_TUGAS:_ Sebutkan semua nama orang dalam teks tentang Made Taro di bawah ini, berurutan sesuai kemunculannya.

_TEKS BACAAN:_

+ + +

Penulis : Ni Wayan Idayati
Ibarat
sebuah cerita, hidup seseorang kerap kali tak terduga alurnya, semua serba
penuh kejutan. Apa yang dulu dicita-citakan seringkali berbeda akhirnya dengan
apa yang ditempuh kini. Siapa sangka, arkeolog dan sempat menjadi guru di SMA
Negeri 2 Denpasar ini justru bisa berkeliling dunia serta meraih aneka
penghargaan berkat keahliannya bertutur atau mendongeng.
Dijumpai
di kediamannya, di daerah Suwung Kangin, Denpasar, Made Taro yang usianya telah
sepuh benar, 82 tahun, masih tetap bersemangat dan pikiran-pikiran kreatifnya
tak henti mengalir. Dengan antusias ia menunjukkan foto-foto lawatannya ke
manca negera untuk mendongeng dan memberikan workshop storytelling untuk orang dewasa dan anak-anak. Di sana nampak pula
kenangan kehangatannya dengan sosok Pak Raden, tokoh pendongeng yang ngetop di
televisi pada era 90-an.

+ + +

_DATA MASUKAN:_

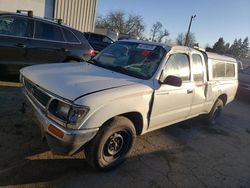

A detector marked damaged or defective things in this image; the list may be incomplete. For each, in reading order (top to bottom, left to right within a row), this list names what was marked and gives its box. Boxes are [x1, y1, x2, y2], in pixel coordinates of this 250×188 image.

crumpled hood [20, 62, 142, 101]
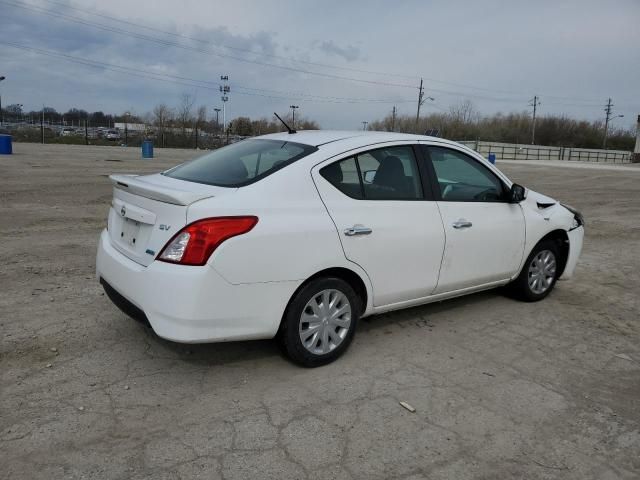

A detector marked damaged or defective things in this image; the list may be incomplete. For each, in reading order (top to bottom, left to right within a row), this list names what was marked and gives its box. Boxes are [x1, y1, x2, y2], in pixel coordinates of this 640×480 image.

cracked concrete pavement [1, 143, 640, 480]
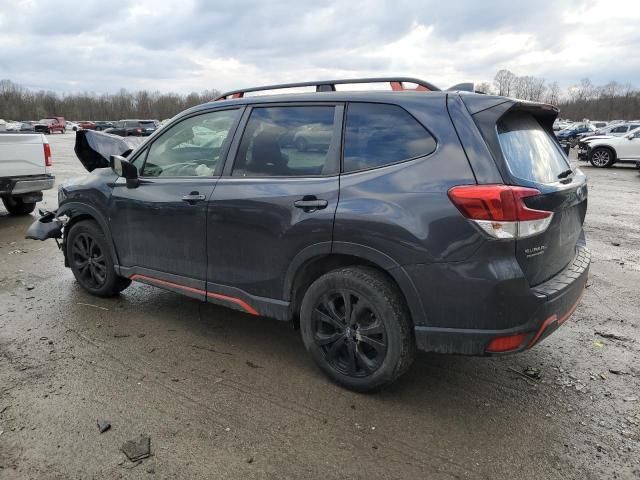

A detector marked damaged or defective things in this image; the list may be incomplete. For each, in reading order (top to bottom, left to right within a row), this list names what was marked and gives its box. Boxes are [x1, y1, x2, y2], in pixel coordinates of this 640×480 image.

damaged front end [25, 209, 65, 242]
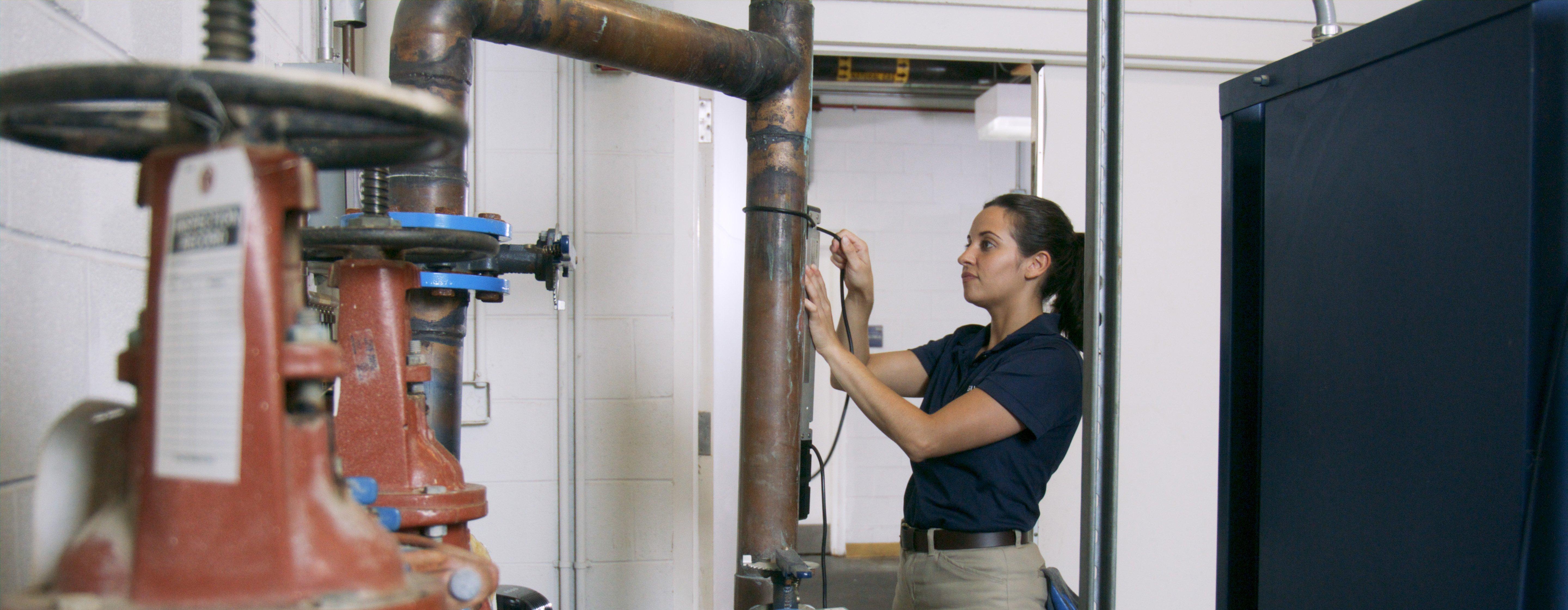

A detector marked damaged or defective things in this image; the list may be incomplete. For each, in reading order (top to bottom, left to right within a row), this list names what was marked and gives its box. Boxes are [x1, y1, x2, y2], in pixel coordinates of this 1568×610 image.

corroded pipe section [731, 2, 815, 605]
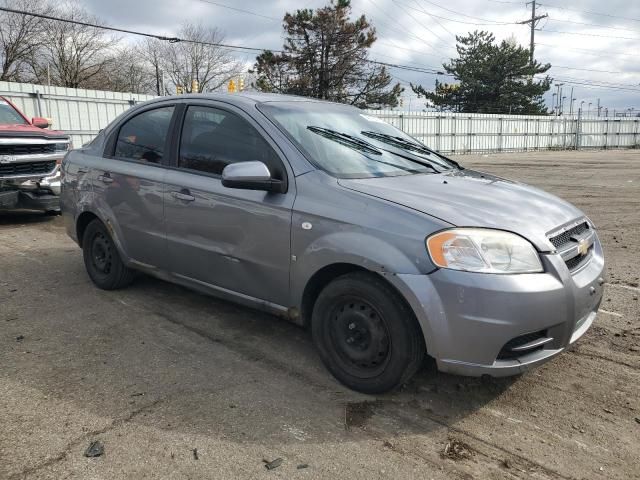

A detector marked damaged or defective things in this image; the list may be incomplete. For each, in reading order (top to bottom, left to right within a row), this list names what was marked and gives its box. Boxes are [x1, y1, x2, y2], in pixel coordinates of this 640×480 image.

damaged vehicle [0, 97, 71, 214]
cracked pavement [1, 149, 640, 476]
damaged vehicle [60, 93, 604, 394]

+ + +

_JAWABAN ANDA:_ Ni Wayan Idayati, Made Taro, Pak Raden